─── SELECTED EXTRACT ───
[Chicago] Python Development in Chicago

Fri Oct 26 16:07:55 CEST 2007

I'm doing some research in graph theory and I have a set of graphs (known as
the AT&T set) that is in a seemingly proprietary format - I want to swap it
into the graphml XML format.  I hacked together a little Python script for
this.  Would you folks say that this is 'pythonic', or does this look
newbie'ish?

____________________________________________________________________

import re, mmap, os

class token:
        def __init__(self):
                self.type = None
                self.data = None

class tokenizer:
        def __init__(self, inmap, out):
                self.inmap = inmap
                self.out = out

        def nextToken(self):
                line = inmap.readline()
                if re.search("^graph\s.*\s{$", line):
                        ident = line[6:len(line)-3]
                        result = token()
                        result.type = 'graph'
                        result.data = ident
                        return result
                elif re.search("^\s*subgraph.*{$", line):
                        parse = re.search("subgraph\s.*\s{$", line).group()
─── DATASET RECORDS ───
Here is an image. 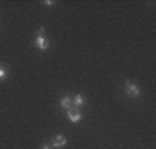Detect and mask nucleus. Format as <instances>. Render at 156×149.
Here are the masks:
<instances>
[{"mask_svg": "<svg viewBox=\"0 0 156 149\" xmlns=\"http://www.w3.org/2000/svg\"><path fill=\"white\" fill-rule=\"evenodd\" d=\"M59 105H61V108L66 109V111H68V109H71L72 106H73V104H72V98H71V97H68V95L64 97V98L61 99Z\"/></svg>", "mask_w": 156, "mask_h": 149, "instance_id": "6", "label": "nucleus"}, {"mask_svg": "<svg viewBox=\"0 0 156 149\" xmlns=\"http://www.w3.org/2000/svg\"><path fill=\"white\" fill-rule=\"evenodd\" d=\"M126 94L130 97V98H138L140 94H141V90L137 84L131 82H127L126 83Z\"/></svg>", "mask_w": 156, "mask_h": 149, "instance_id": "2", "label": "nucleus"}, {"mask_svg": "<svg viewBox=\"0 0 156 149\" xmlns=\"http://www.w3.org/2000/svg\"><path fill=\"white\" fill-rule=\"evenodd\" d=\"M72 104H73L75 108H80V106H83L86 104V98L82 95V94H76L75 98L72 99Z\"/></svg>", "mask_w": 156, "mask_h": 149, "instance_id": "5", "label": "nucleus"}, {"mask_svg": "<svg viewBox=\"0 0 156 149\" xmlns=\"http://www.w3.org/2000/svg\"><path fill=\"white\" fill-rule=\"evenodd\" d=\"M7 76V69L6 68H0V79H4Z\"/></svg>", "mask_w": 156, "mask_h": 149, "instance_id": "7", "label": "nucleus"}, {"mask_svg": "<svg viewBox=\"0 0 156 149\" xmlns=\"http://www.w3.org/2000/svg\"><path fill=\"white\" fill-rule=\"evenodd\" d=\"M44 4H46L47 7H50L51 4H54V2H44Z\"/></svg>", "mask_w": 156, "mask_h": 149, "instance_id": "9", "label": "nucleus"}, {"mask_svg": "<svg viewBox=\"0 0 156 149\" xmlns=\"http://www.w3.org/2000/svg\"><path fill=\"white\" fill-rule=\"evenodd\" d=\"M66 138H65V135H62V134H57V135H54L53 138H51V145H53V148H62V146H65L66 145Z\"/></svg>", "mask_w": 156, "mask_h": 149, "instance_id": "4", "label": "nucleus"}, {"mask_svg": "<svg viewBox=\"0 0 156 149\" xmlns=\"http://www.w3.org/2000/svg\"><path fill=\"white\" fill-rule=\"evenodd\" d=\"M35 44L40 50H43V51L48 48V39L46 37V35H44V28H40V29H39L37 36H36V39H35Z\"/></svg>", "mask_w": 156, "mask_h": 149, "instance_id": "1", "label": "nucleus"}, {"mask_svg": "<svg viewBox=\"0 0 156 149\" xmlns=\"http://www.w3.org/2000/svg\"><path fill=\"white\" fill-rule=\"evenodd\" d=\"M41 149H53V145H51V144H43Z\"/></svg>", "mask_w": 156, "mask_h": 149, "instance_id": "8", "label": "nucleus"}, {"mask_svg": "<svg viewBox=\"0 0 156 149\" xmlns=\"http://www.w3.org/2000/svg\"><path fill=\"white\" fill-rule=\"evenodd\" d=\"M66 115H68L69 120H71L72 123H77L82 120V113H80L79 108H75V106H72L71 109H68L66 111Z\"/></svg>", "mask_w": 156, "mask_h": 149, "instance_id": "3", "label": "nucleus"}]
</instances>
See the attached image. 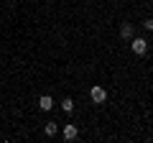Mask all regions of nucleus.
<instances>
[{
    "mask_svg": "<svg viewBox=\"0 0 153 143\" xmlns=\"http://www.w3.org/2000/svg\"><path fill=\"white\" fill-rule=\"evenodd\" d=\"M130 49L135 51L138 56H146L148 54V41L140 39V36H133V39H130Z\"/></svg>",
    "mask_w": 153,
    "mask_h": 143,
    "instance_id": "1",
    "label": "nucleus"
},
{
    "mask_svg": "<svg viewBox=\"0 0 153 143\" xmlns=\"http://www.w3.org/2000/svg\"><path fill=\"white\" fill-rule=\"evenodd\" d=\"M89 97H92V102H94V105H102L105 100H107V89L100 87V84H94V87L89 89Z\"/></svg>",
    "mask_w": 153,
    "mask_h": 143,
    "instance_id": "2",
    "label": "nucleus"
},
{
    "mask_svg": "<svg viewBox=\"0 0 153 143\" xmlns=\"http://www.w3.org/2000/svg\"><path fill=\"white\" fill-rule=\"evenodd\" d=\"M61 136H64L66 143H71V141H76V138H79V128H76V125H64Z\"/></svg>",
    "mask_w": 153,
    "mask_h": 143,
    "instance_id": "3",
    "label": "nucleus"
},
{
    "mask_svg": "<svg viewBox=\"0 0 153 143\" xmlns=\"http://www.w3.org/2000/svg\"><path fill=\"white\" fill-rule=\"evenodd\" d=\"M38 107H41L44 112L54 110V97H51V95H41V97H38Z\"/></svg>",
    "mask_w": 153,
    "mask_h": 143,
    "instance_id": "4",
    "label": "nucleus"
},
{
    "mask_svg": "<svg viewBox=\"0 0 153 143\" xmlns=\"http://www.w3.org/2000/svg\"><path fill=\"white\" fill-rule=\"evenodd\" d=\"M133 36H135V28H133L130 23H120V39H125V41H130Z\"/></svg>",
    "mask_w": 153,
    "mask_h": 143,
    "instance_id": "5",
    "label": "nucleus"
},
{
    "mask_svg": "<svg viewBox=\"0 0 153 143\" xmlns=\"http://www.w3.org/2000/svg\"><path fill=\"white\" fill-rule=\"evenodd\" d=\"M61 110H64V115H71V112H74V100L64 97V100H61Z\"/></svg>",
    "mask_w": 153,
    "mask_h": 143,
    "instance_id": "6",
    "label": "nucleus"
},
{
    "mask_svg": "<svg viewBox=\"0 0 153 143\" xmlns=\"http://www.w3.org/2000/svg\"><path fill=\"white\" fill-rule=\"evenodd\" d=\"M56 130H59V123H46V125H44L46 138H54V136H56Z\"/></svg>",
    "mask_w": 153,
    "mask_h": 143,
    "instance_id": "7",
    "label": "nucleus"
},
{
    "mask_svg": "<svg viewBox=\"0 0 153 143\" xmlns=\"http://www.w3.org/2000/svg\"><path fill=\"white\" fill-rule=\"evenodd\" d=\"M143 28H146V31H153V18H146V23H143Z\"/></svg>",
    "mask_w": 153,
    "mask_h": 143,
    "instance_id": "8",
    "label": "nucleus"
}]
</instances>
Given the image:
───
- [REQUIREMENTS]:
1. In the graph-format post, what format does the author want to convert the AT&T graph set into?
2. Pick up the Python script in the graph-format conversion post after its last line and carry it on.

- [ANSWERS TO THE TASKS]:
1. The graphml XML format.

2.
                        ident = line[10:len(line)-3]
                        result = token()
                        result.type = 'subgraph'
                        result.data = ident
                        return result
                elif re.search("^\s*}$", line):
                        result = token()
                        result.type = 'endgroup'
                        return result
                elif re.search("^\s*n\d+\s--\sn\d+;$", line):
                        parse = re.search("n\d+\s--\sn\d+", line).group()
                        split = parse.partition('--')
                        first = re.search("\d+", split[0]).group()
                        last = re.search("\d+", split[2]).group()
                        result = token()
                        result.type = 'edge'
                        result.data = [first,last]
                        return result
                return None

        def processToken(self, t):
                if not t:
                        return
                if t.type == 'graph':
                        self.out.write('<graph id="%s">\n' % t.data)
                elif t.type == 'subgraph':
                        self.out.write('<graph id="%s">\n' % t.data)
                        self.sg += 1
                elif t.type == 'endgroup':
                        self.out.write('</graph>\n')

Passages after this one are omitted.